Hi Mat,
This topic is continuation of this one. The problem was how PGI works with private arrays. So I had to convert private arrays to global arrays with an appropriate size. It dramatically increased memory requirements on CPU cite. So I’d like to extend those topic and ask:
What is the correct way to work with “private” arrays?

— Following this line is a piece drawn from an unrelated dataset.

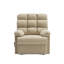 Le fauteuil inclinable Granada-346353362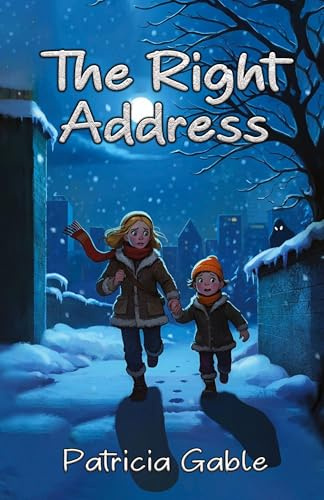 The Right Address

In my kernel I have hundred of private arrays. RHO, CPM, XXLV, XXLS is not full list. Those arrays are allocated on GPU with “acc data create” directive. Thus it takes much time for memory allocation and freeing. So I’d like to allocate big chunk of memory and split it among “private” arrays.
code example:
REAL, DIMENSION(ITS+ITE,JTS+JTE,KTS+KTE,4), TARGET :: TMP_BUF
REAL, DIMENSION(:,:,:), POINTER :: XXLS
REAL, DIMENSION(:,:,:), POINTER :: XXLV
REAL, DIMENSION(:,:,:), POINTER :: CPM
REAL, DIMENSION(:,:,:), POINTER :: RHO
...
!$acc kernels
!$acc loop independent collapse(2) gang vector(16)

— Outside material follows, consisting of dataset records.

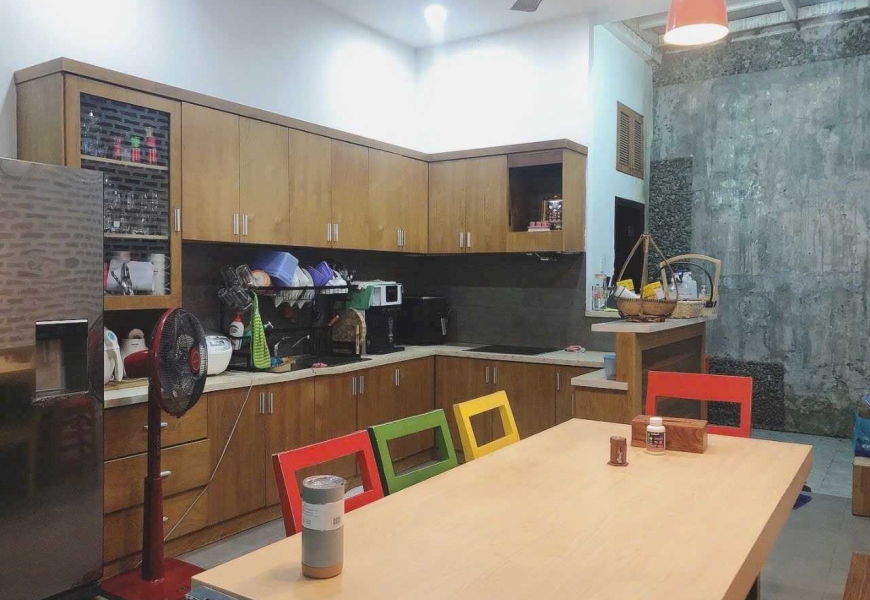 0914020039 EM DUNG Bán nhà mặt tiền đường số An Phú Hưng P.Tân Phong Quận 7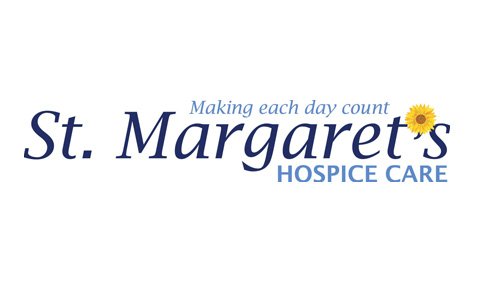 St Margaret's Hospice - Somerset - Pattons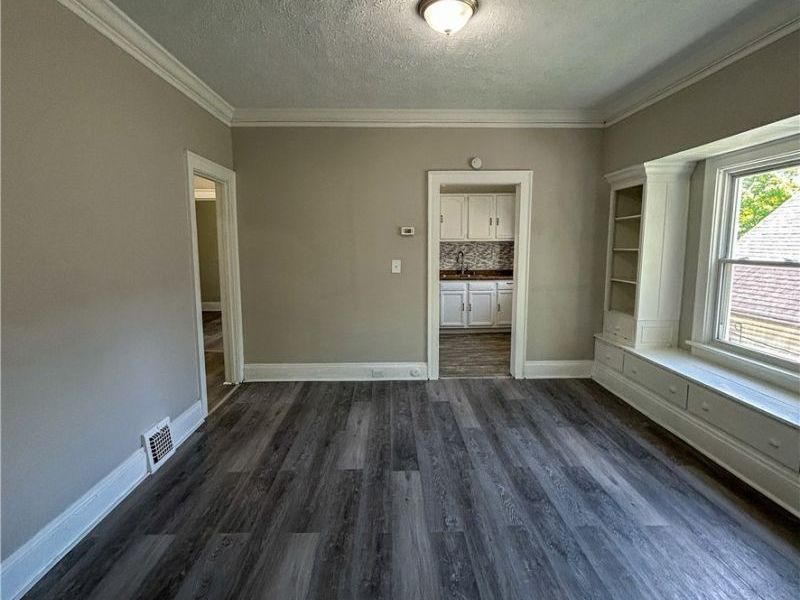 3415 E 113th Street, Cleveland, OH 44104 Photo 23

do i=its,ite ! i loop (east-west)
do j=jts,jte ! j loop (north-south)
RHO => TMP_BUF(:,:,:,1)
CPM => TMP_BUF(:,:,:,2)
XXLV => TMP_BUF(:,:,:,3)
XXLS => TMP_BUF(:,:,:,4)
result in some errors. see /track/?id=263
RHO => TMP_BUF(:,:,:,1)
CPM => TMP_BUF(:,:,:,2)
XXLV => TMP_BUF(:,:,:,3)
XXLS => TMP_BUF(:,:,:,4)
!!$acc data create(LTRUE,LAMI,CPM,RHO,XXLV,XXLS, ACN) &
!$acc data create(LTRUE,LAMI,TMP_BUF, ACN) &
!$acc present(CPM,RHO,XXLV,XXLS, &
....
!$acc kernels
!$acc loop independent collapse(2) gang vector(16)
do i=its,ite ! i loop (east-west)
do j=jts,jte ! j loop (north-south)
result in
FATAL ERROR: data in PRESENT clause was not found on device 1: name=xxls
In the last case if I leave RHO, CPM, etc. in data copy section, PGI generate COPY statement for each var.
P.S. I got no answer for /track/?id=261